今回の記事ではマレーシアの経済と産業の現状、内需市場の可能性、製造業の発展、そして日本企業のビジネスチャンスについて詳しく解説します。マレーシア市場の潜在力を理解し、新たなビジネスチャンスを見出すための一助となれば幸いです。
目次
マレーシアの基本データ
- 面積:
- 33万411平方キロメートル
- 人口(2022年推定値):
- 約3,300万人
- 首都:
- クアラルンプール
- 公用語:
- マレー語(Bahasa Malaysia)
- 宗教:
- イスラム教が主要な宗教。仏教、ヒンドゥー教、キリスト教など。
- 通貨:
- マレーシアリンギット(MYR)
- 政府形態:
- 連邦立憲君主制(君主制と選挙に基づく議会制民主主義)
- GDP(2020年のデータ):
- 約3760億米ドル
- 主要な産業:
- 製造業、農業、サービス業、電子製品製造、石油化学製品、農産物など。
- 主要な貿易パートナー:
- 中国、アメリカ合衆国、シンガポール、日本、韓国など。
- 教育:
- 義務教育があり高等教育機関も多く存在。国内外からの学生も多く受け入れも。
- 観光:
- 美しい自然景観、文化的な名所、歴史的な遺産を提供し、観光業が盛ん。
- 主要な観光地にはクアラルンプール、ペナン、ランカウイ島、ボルネオ島など。
- 交通:
- 高速道路、鉄道、港湾施設、空港などの交通インフラが発展。
マレーシア経済の現状と内需産業の展望
経済成長の基礎:国民所得と人口動態
マレーシア経済は国民所得の向上と人口増加により、持続可能な成長を遂げています。また、マレーシアでは人口ボーナス期真っただ中。2070年の人口増ピークによる経済成長も確実視されています。

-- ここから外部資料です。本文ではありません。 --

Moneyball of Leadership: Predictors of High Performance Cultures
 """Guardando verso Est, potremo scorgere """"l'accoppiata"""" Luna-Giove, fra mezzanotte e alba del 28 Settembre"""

現状では中間層の拡大によって内需市場が活性化しており、消費者の購買力の増加が見られます。これは小売業、サービス業、観光業などの内需関連産業に大きなビジネスチャンスをもたらしています。
しかしながら国民平均所得で見てみると日本より低い現状があるため、高額な商品は一部の富裕層のみがターゲットになっています。国民の所得に関する詳細はこちらのコラムを確認ください。
日系企業は現地の購買力とニーズを把握し、地域の特性にも注目をした上で消費者ニーズに応える製品やサービスを提供することで市場シェア拡大につなげていくことが重要でしょう。
内需産業の多様化とビジネス機会
マレーシアの内需市場は、小売、サービス、観光、不動産、建設、教育など多岐にわたる業界で成長が見られています。中間層の増加に合わせこれらの業界での消費が拡大しているため、日系企業には様々なビジネスチャンスが広がっています。
最近ではドン・キホーテやTSUTAYAなど日系の小売店の進出が注目される機会が多いですが、サービス業では高品質な日本式サービスが好評を博し、日本の文化や技術を生かしたビジネスモデルが注目、そして支持されています。
その代表例として、飲食店や美容関連事業の進出が非常に盛んです。駐在員や華人をターゲットとした高級エステ店や日系オーナーの美容院もクアラルンプール中心に出店が続いていて、大型モールへの新規出店では必ず日系企業の出店があるほどです。
都市開発とインフラ整備の可能性
コロナ明けのマレーシア、特にクアラルンプールなどの主要都市の都市開発とインフラ整備は非常に勢いが感じられます。不動産市場の活性化に伴い、商業施設、オフィスビル、住宅プロジェクトが増加。最近では、2022年に三井不動産がクアラルンプールの中心街であるブキビンタンにららぽーとの1号店を出店しました。彼らはクアラルンプール国際空港周辺に三井アウトレットモールも出店していることでも知られています。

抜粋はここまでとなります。